Voice portals give end users a single point of personalized, speech-driven interaction with content and transactions. WebSphere Voice Application Access, IBM’s core call-center application, will now run on WebSphere Portal 5.0.2, with additional support for AIX 5.2. This upgrade will feature improved customization options for portal administrators, easing day-to-day support and manageability. Based on IBM’s WebSphere portal framework, WebSphere Voice Application Access allows developers to use a consistent, standards-based architecture, which in turn is designed to helps companies reuse existing security protocols, back end interfaces, and business logic.

WebSphere EveryPlace Multimodal Environment

Multimodal, X+V-based versions of handheld browsers from ACCESS and Opera now support IBM’s Embedded ViaVoice speech recognition. This can enable developers to extend enterprise applications to devices combining speech with graphics and other forms of input and output in the same interaction. As noted, Opera Software also recently announced a similar browser for Windows, enabling multimodal functions on the desktop. Igor Jablakov, lead, multimodal, IBM, said that promising areas for multimodal applications include customer-facing applications for service providers, financial, and telematics sectors; and internal applications in healthcare and industrial sectors.

Customers

Among the new customers using IBM’s speech middleware is Parcelforce, the parcel delivery arm of the UK’s Royal Mail. Parcelforce is using speech technology to allow users to get information on their packages and to schedule deliveries. The automation allows around-the-clock service and will save about $3.5 million per year on an investment of less than $2 million.

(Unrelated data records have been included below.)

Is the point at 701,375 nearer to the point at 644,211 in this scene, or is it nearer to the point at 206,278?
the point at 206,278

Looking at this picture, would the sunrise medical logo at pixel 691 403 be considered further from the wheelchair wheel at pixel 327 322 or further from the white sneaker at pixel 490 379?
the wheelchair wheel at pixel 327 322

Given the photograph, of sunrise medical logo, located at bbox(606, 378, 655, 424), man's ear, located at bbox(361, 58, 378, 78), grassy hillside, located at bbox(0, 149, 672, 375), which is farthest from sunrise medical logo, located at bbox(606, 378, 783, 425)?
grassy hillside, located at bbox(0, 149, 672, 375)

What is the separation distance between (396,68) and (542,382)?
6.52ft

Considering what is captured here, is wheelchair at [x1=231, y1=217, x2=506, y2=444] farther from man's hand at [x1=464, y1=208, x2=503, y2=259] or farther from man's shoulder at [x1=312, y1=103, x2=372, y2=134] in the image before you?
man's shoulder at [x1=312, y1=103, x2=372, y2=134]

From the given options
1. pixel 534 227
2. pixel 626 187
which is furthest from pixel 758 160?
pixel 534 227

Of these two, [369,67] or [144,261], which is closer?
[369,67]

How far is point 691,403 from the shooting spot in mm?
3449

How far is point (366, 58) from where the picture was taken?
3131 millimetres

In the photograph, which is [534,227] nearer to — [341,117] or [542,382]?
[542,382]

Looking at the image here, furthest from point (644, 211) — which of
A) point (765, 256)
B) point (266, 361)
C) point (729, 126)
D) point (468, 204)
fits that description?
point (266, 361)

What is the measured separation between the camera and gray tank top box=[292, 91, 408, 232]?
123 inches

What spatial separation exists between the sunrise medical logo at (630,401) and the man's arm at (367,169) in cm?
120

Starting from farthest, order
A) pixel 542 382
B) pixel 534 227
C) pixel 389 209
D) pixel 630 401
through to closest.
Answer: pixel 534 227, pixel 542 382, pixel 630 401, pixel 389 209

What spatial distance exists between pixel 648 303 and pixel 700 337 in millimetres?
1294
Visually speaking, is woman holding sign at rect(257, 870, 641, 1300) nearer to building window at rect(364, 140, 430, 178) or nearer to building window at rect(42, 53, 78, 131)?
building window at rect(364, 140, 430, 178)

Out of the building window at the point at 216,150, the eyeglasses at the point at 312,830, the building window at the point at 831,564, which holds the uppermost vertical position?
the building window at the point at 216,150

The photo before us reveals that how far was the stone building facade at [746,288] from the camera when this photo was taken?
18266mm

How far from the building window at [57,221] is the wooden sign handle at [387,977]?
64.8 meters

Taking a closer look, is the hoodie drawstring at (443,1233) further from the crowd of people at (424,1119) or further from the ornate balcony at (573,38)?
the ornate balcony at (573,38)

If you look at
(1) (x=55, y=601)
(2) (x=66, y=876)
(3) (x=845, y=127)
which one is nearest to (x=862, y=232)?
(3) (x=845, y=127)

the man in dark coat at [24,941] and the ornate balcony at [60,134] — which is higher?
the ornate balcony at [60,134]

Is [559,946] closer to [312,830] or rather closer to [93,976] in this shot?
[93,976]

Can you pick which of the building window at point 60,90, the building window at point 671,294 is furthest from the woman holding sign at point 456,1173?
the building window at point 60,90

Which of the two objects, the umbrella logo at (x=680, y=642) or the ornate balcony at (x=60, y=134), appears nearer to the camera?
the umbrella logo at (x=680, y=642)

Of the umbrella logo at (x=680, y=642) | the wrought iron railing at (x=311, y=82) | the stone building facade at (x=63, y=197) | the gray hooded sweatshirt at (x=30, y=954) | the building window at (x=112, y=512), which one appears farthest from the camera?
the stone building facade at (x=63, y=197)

Dennis Marine, vice president for information services, Prudential Financial, another of IBM’s recent customers, spoke as part of the IBM keynote at AVIOS~SpeechTEK. The speech system, with Viecore as a system integrator, handled calls requesting information on 401K retirement plans. Cohen of IBM indicated that Prudential experienced a 7% increase in automated capture rates while handling 3.3 million calls per year. Marine pointed out that the deployment was “not a technology, but a business application.”

Cohen mentioned UK customer Dail-a-phone, which was able to automate with speech the difficult task of capturing UK postal codes, which are alphanumeric. He indicated that the application saved 30 seconds of agent time per call.

Research in speaker authentication

At AVIOS~SpeechTEK, David Nahamoo, department group manager, IBM, demonstrated a speaker authentication application now in research. The application integrated biometric voice characteristics with information the caller should know. Nahamoo said in a separate interview that the goal of the research was to reduce the false acceptance rate to near zero while maintaining an acceptable false rejection rate by incorporating knowledge-based questions. Other research efforts include adding expressiveness to text-to-speech (e.g., happy, authoritative) and speech recognition that is more accurate than human speech recognition in difficult environments.